#### Tekstfragment ####

Kabinetsreactie rapport vermogen in familiestichtingen

Kabinetsreactie rapport vermogen in familiestichtingen

Gegevens

Nummer
2025/473
Publicatiedatum
25 april 2025
Auteur
Redactie
Rubriek
Overig

De fiscale behandeling van familiestichtingen is relatief gunstig. Het kabinet erkent dat dit kan leiden tot een ongewenst heffingsvacuüm en wil daarom nader onderzoek laten doen. Dit schrijft staatssecretaris Van Oostenbruggen in een kabinetsreactie op het onderzoek naar het vermogen in familiestichtingen.


Op 17 februari heeft de staatssecretaris van Financiën een onderzoek naar het vermogen in familiestichtingen naar de Tweede Kamer gestuurd. Het onderzoek heeft nieuwe inzichten opgeleverd door data van het Handelsregister van de Kamer van Koophandel te combineren met gegevens van de Belastingdienst. Begin 2022 telde Nederland 234.200 stichtingen, waarvan 66.800 (39%) als feitelijke familiestichting kwalificeerden. Deze stichtingen bezaten gezamenlijk € 30,8 miljard aan vermogen, voornamelijk beleggingsvermogen zoals huurwoningen en effecten. Uit het onderzoek blijkt dat het rendement op dit vermogen in 82% tot 99,7% van de gevallen niet in de belastingheffing is betrokken. Bovendien behoren de families achter deze stichtingen vaak tot de meest vermogende Nederlanders.

####

■ Opdracht ■
Beantwoord deze vragen over de tekst over familiestichtingen.
(a) Op welke datum is het stuk gepubliceerd?
(b) Hoeveel stichtingen telde Nederland begin 2022?
(c) Hoeveel vermogen bezaten de familiestichtingen samen?

#### Gegevensset ####

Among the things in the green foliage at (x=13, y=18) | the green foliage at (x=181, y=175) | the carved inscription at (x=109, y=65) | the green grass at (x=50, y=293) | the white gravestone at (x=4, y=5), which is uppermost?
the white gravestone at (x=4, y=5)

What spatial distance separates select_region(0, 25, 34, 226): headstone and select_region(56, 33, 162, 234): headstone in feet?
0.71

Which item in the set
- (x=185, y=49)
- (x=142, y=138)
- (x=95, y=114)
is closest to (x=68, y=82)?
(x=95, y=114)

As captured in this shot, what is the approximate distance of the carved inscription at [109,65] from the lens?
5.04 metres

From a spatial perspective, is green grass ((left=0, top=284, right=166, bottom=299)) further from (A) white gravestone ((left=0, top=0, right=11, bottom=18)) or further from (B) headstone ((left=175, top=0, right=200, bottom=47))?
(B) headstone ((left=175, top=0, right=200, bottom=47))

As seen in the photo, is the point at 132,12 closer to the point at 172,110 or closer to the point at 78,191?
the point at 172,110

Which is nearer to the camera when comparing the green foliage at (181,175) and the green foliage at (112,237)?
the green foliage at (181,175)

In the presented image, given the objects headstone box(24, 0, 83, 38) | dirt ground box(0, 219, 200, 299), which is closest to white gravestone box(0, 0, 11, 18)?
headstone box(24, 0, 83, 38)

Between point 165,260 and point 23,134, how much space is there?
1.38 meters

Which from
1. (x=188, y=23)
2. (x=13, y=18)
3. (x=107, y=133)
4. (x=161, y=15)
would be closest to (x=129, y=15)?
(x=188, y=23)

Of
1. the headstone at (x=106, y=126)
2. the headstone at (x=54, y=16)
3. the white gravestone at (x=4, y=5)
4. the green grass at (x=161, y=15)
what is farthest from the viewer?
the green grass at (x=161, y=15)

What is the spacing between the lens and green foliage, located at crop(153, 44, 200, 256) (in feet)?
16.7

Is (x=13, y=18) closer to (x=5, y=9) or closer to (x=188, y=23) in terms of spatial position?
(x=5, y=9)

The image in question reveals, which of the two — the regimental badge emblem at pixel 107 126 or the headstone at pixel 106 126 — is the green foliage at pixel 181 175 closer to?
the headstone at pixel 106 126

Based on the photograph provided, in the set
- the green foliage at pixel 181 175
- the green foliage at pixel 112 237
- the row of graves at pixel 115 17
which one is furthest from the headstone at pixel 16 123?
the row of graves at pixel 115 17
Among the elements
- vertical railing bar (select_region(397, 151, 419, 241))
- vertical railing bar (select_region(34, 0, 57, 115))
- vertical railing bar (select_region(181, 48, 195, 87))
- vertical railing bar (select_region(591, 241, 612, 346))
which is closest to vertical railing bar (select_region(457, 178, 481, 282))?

####
#### Gegevensset ####

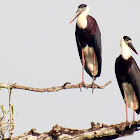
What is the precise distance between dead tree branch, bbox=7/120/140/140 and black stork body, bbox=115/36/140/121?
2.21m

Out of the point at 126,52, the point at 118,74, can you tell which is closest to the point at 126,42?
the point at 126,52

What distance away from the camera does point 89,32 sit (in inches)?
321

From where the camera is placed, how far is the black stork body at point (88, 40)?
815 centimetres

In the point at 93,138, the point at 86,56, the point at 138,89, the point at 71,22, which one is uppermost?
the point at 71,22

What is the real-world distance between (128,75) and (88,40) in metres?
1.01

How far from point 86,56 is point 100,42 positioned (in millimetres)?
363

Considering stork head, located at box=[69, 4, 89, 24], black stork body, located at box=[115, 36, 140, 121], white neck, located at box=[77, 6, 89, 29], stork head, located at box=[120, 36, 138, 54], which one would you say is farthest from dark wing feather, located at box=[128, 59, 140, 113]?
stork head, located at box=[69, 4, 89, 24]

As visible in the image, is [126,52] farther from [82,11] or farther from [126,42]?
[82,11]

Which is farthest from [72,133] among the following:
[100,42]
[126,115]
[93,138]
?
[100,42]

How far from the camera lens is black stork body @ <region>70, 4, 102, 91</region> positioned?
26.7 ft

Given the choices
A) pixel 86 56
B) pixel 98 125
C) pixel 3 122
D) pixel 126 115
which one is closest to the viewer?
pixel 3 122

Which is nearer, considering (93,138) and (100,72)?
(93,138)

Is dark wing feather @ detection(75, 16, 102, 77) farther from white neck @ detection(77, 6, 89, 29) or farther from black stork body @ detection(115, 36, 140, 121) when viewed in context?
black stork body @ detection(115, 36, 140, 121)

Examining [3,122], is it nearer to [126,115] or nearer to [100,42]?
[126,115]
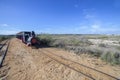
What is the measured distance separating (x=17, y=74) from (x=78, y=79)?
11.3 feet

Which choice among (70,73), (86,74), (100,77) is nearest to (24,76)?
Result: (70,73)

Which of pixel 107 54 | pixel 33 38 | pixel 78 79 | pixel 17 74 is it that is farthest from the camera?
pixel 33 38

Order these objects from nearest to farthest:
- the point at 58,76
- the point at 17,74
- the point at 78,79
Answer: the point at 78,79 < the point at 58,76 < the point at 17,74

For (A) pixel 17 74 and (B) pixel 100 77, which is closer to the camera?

####
#### Gegevensset ####

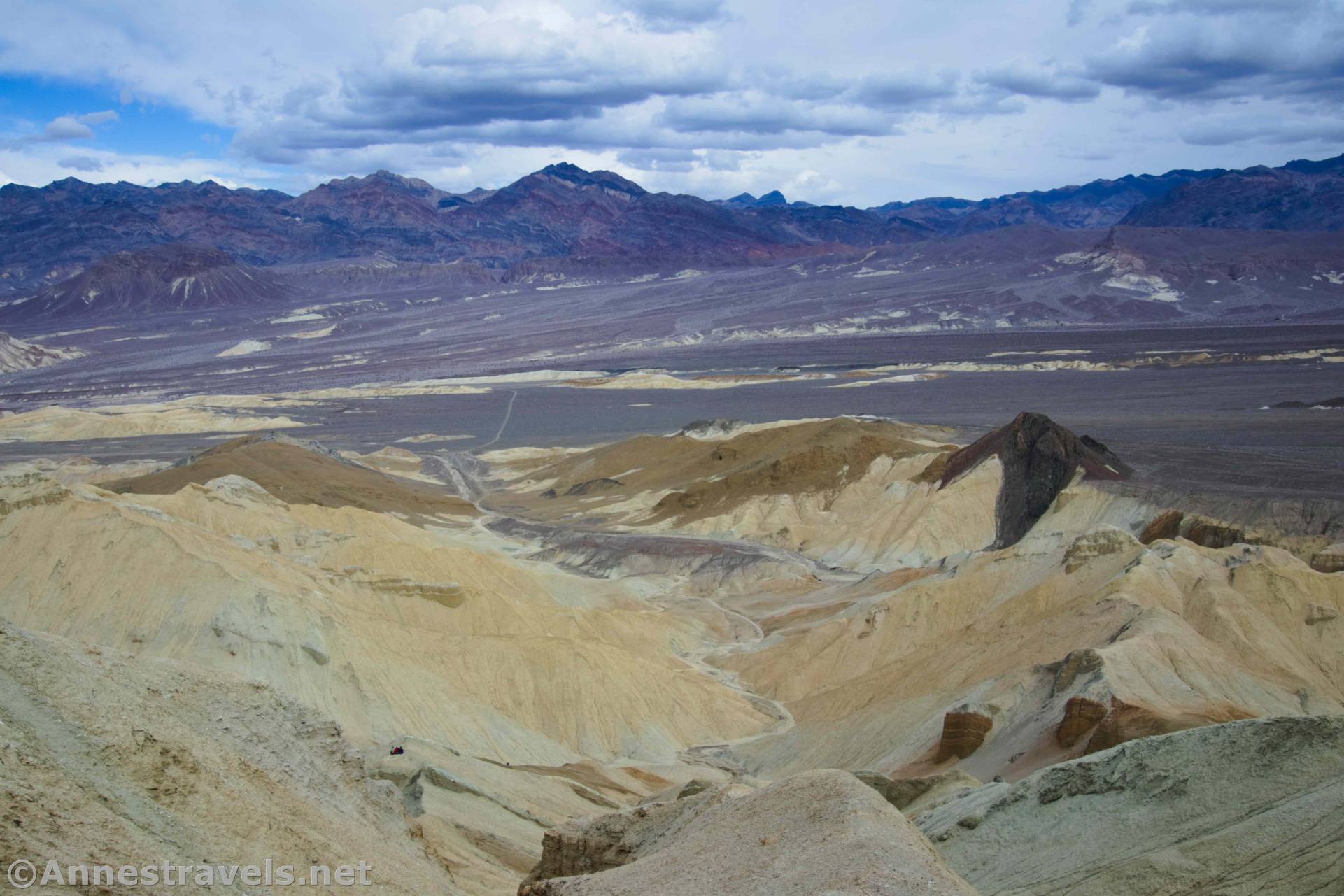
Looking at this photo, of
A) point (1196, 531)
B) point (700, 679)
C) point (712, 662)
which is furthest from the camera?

####

■ Volledig antwoord ■
(a) Het stuk is op 25 april 2025 gepubliceerd.
(b) Begin 2022 telde Nederland 234.200 stichtingen.
(c) De familiestichtingen bezaten samen € 30,8 miljard aan vermogen.